Turn back the clock - danger of wildlife!
We are approaching the time of year when we change the clocks to winter time on October 29. Every time we go from summer time to standard time, we get an extra hour of sleep. It's a small change for humans, but it has significant consequences for animals. As we make this shift, wildlife faces unexpected challenges that can result in accidents and even death.
As darkness falls earlier, more animals are active during the evening rush hour, resulting in a much greater risk of collision with vehicles.
Here are some important steps and precautions drivers should take in these situations:
- Drive carefully and be alert: As the clocks change on October 29, be aware of increased wildlife activity, especially at dusk and dawn. Drive carefully, avoid distractions like texting or fiddling with the radio, and watch roadsides for potential animals.
- Warning signs for wild animals: In many areas where there are many wild animals, signs are put up along the road to warn drivers about possible crossings with wild animals. Look around for these signs and slow down. Remember that animals can also appear in the back without signs.

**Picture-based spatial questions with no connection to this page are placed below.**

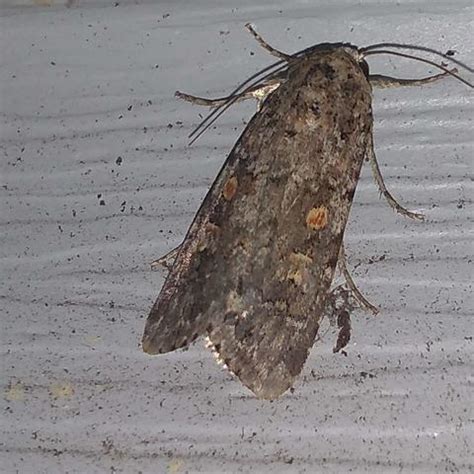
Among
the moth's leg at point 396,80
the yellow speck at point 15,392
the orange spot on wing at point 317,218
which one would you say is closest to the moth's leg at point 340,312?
the orange spot on wing at point 317,218

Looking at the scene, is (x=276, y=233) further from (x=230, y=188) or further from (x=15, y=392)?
(x=15, y=392)

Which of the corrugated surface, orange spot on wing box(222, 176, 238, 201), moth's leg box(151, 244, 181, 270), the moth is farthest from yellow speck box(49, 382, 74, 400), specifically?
orange spot on wing box(222, 176, 238, 201)

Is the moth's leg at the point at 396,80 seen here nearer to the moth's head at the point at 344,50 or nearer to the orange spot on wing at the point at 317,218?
the moth's head at the point at 344,50

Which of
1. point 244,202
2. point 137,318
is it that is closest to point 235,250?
point 244,202

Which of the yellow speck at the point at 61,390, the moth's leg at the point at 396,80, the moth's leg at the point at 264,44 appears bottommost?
the yellow speck at the point at 61,390

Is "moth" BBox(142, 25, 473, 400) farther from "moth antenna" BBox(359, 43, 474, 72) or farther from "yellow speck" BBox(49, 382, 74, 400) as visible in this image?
"yellow speck" BBox(49, 382, 74, 400)

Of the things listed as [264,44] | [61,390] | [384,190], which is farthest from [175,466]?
[264,44]

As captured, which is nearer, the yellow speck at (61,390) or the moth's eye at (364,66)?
the yellow speck at (61,390)

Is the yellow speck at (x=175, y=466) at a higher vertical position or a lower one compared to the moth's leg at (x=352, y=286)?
lower

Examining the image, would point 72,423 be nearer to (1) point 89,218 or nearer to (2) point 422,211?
(1) point 89,218
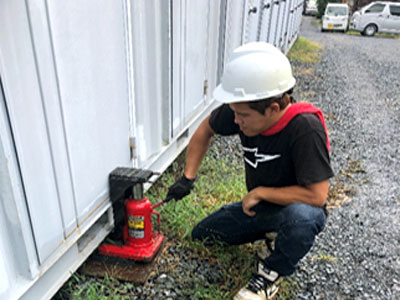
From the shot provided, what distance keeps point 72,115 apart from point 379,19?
19.2m

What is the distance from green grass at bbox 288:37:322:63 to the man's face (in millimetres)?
8621

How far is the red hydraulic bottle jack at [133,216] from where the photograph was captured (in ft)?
6.76

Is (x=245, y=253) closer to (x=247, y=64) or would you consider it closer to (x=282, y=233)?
(x=282, y=233)

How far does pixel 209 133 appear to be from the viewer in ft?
7.21

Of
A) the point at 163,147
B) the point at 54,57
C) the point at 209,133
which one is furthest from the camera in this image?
the point at 163,147

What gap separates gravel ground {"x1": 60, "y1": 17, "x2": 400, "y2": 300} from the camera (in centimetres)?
214

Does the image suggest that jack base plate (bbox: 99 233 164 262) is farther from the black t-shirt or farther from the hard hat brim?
the hard hat brim

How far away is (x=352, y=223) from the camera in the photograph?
9.16ft

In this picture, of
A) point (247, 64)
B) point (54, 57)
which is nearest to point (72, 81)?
point (54, 57)

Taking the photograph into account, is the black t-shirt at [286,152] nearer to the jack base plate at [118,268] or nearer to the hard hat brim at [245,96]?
the hard hat brim at [245,96]

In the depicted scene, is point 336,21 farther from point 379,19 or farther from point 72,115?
point 72,115

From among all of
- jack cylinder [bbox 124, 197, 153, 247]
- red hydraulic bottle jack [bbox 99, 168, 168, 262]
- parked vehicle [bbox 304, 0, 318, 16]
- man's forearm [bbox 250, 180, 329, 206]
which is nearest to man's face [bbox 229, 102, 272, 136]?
man's forearm [bbox 250, 180, 329, 206]

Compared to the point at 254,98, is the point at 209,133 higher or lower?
lower

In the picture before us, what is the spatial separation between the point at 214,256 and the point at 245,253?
0.20 m
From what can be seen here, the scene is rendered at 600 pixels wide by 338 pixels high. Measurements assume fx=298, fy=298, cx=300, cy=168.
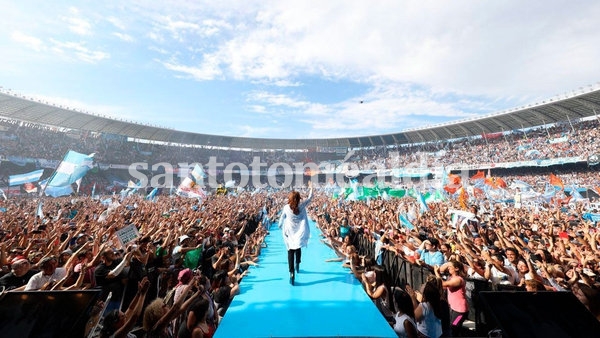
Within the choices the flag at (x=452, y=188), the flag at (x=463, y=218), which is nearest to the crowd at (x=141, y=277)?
the flag at (x=463, y=218)

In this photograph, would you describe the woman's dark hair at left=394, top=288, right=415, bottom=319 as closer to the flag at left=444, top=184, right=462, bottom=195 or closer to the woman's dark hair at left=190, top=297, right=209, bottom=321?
the woman's dark hair at left=190, top=297, right=209, bottom=321

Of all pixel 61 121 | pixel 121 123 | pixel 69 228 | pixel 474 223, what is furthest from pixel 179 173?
pixel 474 223

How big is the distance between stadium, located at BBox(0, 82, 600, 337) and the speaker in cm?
2

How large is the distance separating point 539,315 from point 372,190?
64.7 ft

- Use your high beams: If you are driving outside the city in areas where it is permitted to turn on your high beams, use them. Be sure to turn them off when approaching other drivers in your lane or oncoming traffic.

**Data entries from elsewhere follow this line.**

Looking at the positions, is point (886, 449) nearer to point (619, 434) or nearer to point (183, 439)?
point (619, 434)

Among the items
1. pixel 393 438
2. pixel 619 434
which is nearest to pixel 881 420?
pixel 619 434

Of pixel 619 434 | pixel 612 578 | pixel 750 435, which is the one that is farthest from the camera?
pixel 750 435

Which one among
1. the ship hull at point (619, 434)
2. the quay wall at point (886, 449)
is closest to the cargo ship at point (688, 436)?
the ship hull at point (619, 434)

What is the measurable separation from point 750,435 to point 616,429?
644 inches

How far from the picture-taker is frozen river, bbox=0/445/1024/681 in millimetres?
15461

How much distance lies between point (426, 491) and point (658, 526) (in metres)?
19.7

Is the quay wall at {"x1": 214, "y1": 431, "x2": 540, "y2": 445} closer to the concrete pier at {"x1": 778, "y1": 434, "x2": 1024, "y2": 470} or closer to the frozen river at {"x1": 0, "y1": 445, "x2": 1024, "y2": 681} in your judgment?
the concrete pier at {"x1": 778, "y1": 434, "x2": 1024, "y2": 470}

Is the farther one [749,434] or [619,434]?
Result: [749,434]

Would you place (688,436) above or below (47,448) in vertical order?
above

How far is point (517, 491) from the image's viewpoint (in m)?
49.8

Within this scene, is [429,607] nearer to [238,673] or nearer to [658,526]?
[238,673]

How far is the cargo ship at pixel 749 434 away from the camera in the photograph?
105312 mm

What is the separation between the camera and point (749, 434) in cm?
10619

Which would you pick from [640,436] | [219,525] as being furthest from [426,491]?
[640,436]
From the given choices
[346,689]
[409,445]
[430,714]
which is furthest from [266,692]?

- Brake but don't dodge: If an animal is crossing your path, you may instinctively try to dodge, but this can be very dangerous when driving at high speed, as it can lead to loss of control and potentially result in a more serious accident. Instead, brake hard and stay in your lane.
- Look out for more than one animal: Wild animals often move in groups, so keep that in mind when you spot an animal, as there may be more nearby. Slow down and prepare for more animals to appear.
- Be patient and give space When you meet an animal on the road, especially larger animals like deer, give them time to cross the road, larger animals like a deer, give them time to cross the road. Avoid pushing or trying to rush them. If you see an animal and you think it saw you because it moved back to the bush or forest, it may still turn and run in front of you because it is unpredictable.
- Report injured animals: Contact the Animal Protection Center free of charge on telephone number 1812 if you have seen or hit an animal. They will give you instructions on what to do in these situations.
- Maintain your vehicle: Check your vehicle's brakes, tires and headlights so you have a much better chance of spotting wildlife and stopping before it's too late.
- Place a game whistle on your car - the speed causes the whistle to emit an ultrasound - the frequency is between 20-30 kHz, which causes the game to run back to safety.